Reading text >>
======

FEARFULLY AND WONDERFULLY MADE

About three weeks after the hysterectomy, I went to the oncologist to get the final plan for chemical warfare on this enemy. He explained it all and actually repeated the plan which had been put before me by the surgeon and the other oncologist from St. Louis. I was beginning to feel comfortable about the plan of action, since all the doctors were in agreement.
The doc sent me over to the hospital to get an ECHO cardiogram and blood work to make sure my blood counts were healthy and my heart was good to go, as one of the chemo drugs can damage the heart, if it isn't strong to begin with.
I laid there and watched my own heart beating faithfully, those supple little valves flapping back and forth, and was amazed at how well God made us. Those little parts of our body just keep on going, and we take them for granted, and really make them work. I remembered a friend who had died recently after a long illness, and I thought, "That's what takes us so long to die of disease, because God made us so well in the first place." We truly are "Fearfully and wonderfully made," just like the Bible says.

======

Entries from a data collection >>
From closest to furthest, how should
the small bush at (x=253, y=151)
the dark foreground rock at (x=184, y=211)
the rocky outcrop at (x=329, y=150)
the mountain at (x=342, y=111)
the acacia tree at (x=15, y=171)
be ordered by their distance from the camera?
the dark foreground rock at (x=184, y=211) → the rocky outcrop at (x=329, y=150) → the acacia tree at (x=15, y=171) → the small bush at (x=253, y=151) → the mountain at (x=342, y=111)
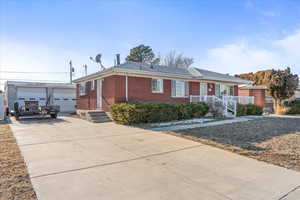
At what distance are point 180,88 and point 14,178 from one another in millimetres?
12722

======

Problem requirements >>
Continue the personal account of preparing for chemotherapy from the point where it stops.

Exercise response >>
GIFT OF LOVE

In early February, I stopped by Beth's house, and she had gotten her long beautiful hair cut. I asked if she had given it to Locks of Love, because a friend of hers had done that before. She said, "No, it wasn't long enough." Then she handed me a box and said "I have an early Valentine's gift for you." I opened it, and it was her hair, all wrapped in bands, just like they do for Locks of Love. Tears came to her eyes, and she said, "I just thought that if you have to lose your hair, it might mean something for you to wear mine. " Then tears came to my eyes, and I was speechless. It was a very touching moment. Beth's primary love language surely must be giving gifts, as she does it in such a moving way.

I did research about having a wig made, as I would need one in a few weeks. But it turned out that we would need much more hair, and it was very expensive to have one made from real hair. Also, real hair wigs are much more high maintenance. So, I put the hair in a shadow box with Beth's picture, to remind me of her gift of love.

CATCHING A WHOPPER!

When the wraps came off after my hysterectomy, I discovered I'd been sewn up with a fishing line in a running stitch! The doc had twirled the loose ends around and taped them to my stomach. When I left the hospital, he said "Now be sure and don't be hanging that fishing line on any door knobs." The thought made me cringe! In a few days, the nurse removed it by untaping the ends and pulling it straight out with one big long swish! That was easy! I didn't even have time to say "Ouch!"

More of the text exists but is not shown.